Quem pensar, dizia eu, que tudo isto pode ser revertido facilmente está muito enganado. É que estas coisas que nos estão a acontecer são, em grande parte, uma vaga de fundo do que se passa internacionalmente. Quem quiser ter uma grelha de leitura das nossas políticas deve colocar os olhos na Inglaterra: são as políticas "socialistas" à inglesa que servem de exemplo ao nosso medíocre Sócrates. É claro que os exemplos vêm também de outros sítios: o tratado de "Lisboa" mas cozinhado previamente em Berlim e servido aos interesses da banca e dos grandes grupos económicos por um mordomo português é disso exemplo recente.
Para já aquilo que podemos fazer é: Resistir, tentar que não avancem ou que emperrem as ditas reformas; Demonstrar as suas malfeitorias para os interesses da Escola Pública Democrática e de Qualidade para Todos; Construir alternativas pois o que existe actualmente também não serve embora seja melhor do que o caminho para onde nos querem levar; Construir unidade entre todos aqueles podem encontrar-se em torno desta alternativa.
Esse é um trabalho de casa que nos cabe fazer individualmente e também colectivamente em torno de organizações que já existem e que os governos estão a tentar dizimar como são os sindicatos de professores.
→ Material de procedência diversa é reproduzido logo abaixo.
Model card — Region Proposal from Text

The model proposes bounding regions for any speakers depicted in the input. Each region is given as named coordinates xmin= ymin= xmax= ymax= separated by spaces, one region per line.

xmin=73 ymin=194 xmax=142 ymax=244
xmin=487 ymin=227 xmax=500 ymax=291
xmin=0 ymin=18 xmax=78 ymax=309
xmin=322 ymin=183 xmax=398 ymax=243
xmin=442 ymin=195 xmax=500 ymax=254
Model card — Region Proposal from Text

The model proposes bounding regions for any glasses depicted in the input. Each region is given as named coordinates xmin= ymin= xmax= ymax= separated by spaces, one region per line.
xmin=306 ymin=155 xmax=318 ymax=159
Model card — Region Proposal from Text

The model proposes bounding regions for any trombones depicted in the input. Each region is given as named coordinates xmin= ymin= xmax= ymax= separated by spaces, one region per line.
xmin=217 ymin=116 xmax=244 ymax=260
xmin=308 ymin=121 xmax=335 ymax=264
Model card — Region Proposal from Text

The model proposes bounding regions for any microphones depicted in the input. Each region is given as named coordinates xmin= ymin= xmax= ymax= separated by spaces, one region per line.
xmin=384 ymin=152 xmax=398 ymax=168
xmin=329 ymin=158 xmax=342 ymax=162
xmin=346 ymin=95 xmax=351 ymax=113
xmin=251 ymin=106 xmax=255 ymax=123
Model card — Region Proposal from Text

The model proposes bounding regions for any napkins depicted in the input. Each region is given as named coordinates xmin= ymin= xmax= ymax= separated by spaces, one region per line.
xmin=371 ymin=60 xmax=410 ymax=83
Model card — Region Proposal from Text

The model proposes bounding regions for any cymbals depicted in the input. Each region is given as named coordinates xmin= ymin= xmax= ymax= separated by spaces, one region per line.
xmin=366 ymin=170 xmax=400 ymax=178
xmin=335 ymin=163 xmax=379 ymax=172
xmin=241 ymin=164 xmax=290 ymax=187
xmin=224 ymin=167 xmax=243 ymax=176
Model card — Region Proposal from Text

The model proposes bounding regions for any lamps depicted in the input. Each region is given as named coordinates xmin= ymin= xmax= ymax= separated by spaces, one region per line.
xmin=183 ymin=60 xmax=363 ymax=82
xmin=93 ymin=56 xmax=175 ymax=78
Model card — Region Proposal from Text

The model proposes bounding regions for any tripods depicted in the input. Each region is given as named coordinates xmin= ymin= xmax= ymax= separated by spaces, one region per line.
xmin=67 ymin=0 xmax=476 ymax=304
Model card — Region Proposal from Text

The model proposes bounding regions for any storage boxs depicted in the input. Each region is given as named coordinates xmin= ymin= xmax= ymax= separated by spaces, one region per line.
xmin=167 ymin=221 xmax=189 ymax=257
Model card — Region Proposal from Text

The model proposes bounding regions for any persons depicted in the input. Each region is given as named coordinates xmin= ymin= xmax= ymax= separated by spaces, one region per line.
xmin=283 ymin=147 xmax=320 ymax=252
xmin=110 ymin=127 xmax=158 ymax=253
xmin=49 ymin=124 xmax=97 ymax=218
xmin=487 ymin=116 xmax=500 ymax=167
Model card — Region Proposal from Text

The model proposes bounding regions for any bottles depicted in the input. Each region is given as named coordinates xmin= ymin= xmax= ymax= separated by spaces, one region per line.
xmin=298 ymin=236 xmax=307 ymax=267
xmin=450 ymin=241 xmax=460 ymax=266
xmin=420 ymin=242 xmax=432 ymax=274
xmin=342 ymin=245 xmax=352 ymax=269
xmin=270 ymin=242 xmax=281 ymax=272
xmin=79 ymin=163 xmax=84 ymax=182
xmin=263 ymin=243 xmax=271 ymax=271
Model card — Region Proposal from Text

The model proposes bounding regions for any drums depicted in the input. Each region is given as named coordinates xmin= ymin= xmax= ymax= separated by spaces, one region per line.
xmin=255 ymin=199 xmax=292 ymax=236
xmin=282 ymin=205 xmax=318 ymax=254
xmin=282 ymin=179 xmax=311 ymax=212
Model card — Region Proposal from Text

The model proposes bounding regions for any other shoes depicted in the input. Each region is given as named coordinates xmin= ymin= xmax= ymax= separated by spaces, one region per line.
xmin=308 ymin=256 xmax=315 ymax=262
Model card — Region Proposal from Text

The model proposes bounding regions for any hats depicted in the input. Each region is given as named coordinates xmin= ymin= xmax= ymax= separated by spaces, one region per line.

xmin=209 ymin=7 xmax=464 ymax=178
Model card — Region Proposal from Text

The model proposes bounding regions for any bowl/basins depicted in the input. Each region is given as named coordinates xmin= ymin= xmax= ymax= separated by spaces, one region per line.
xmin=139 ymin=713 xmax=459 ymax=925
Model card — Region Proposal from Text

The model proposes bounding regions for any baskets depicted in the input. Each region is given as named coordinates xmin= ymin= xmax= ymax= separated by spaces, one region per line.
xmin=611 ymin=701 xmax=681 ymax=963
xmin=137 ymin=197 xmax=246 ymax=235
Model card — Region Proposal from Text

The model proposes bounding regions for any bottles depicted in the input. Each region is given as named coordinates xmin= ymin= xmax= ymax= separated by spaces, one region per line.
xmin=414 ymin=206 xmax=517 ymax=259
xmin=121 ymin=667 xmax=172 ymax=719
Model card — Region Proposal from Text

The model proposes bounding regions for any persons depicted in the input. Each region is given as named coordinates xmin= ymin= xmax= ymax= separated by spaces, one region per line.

Com esse trabalho de casa feito podemos dar mais passos então para mudar o caminho das políticas educativas.
Esperemos por um 2008 capaz de introduzir algumas destas dinâmicas.
PS. Esta reflexão de início de ano foi inspirada numa dinâmica da blogosfera em torno da "discussão pública" do diploma sobre a gestão das escolas e que está a ser promovida, entre outros no blogue do Paulo Guinote, e que eu saúdo daqui.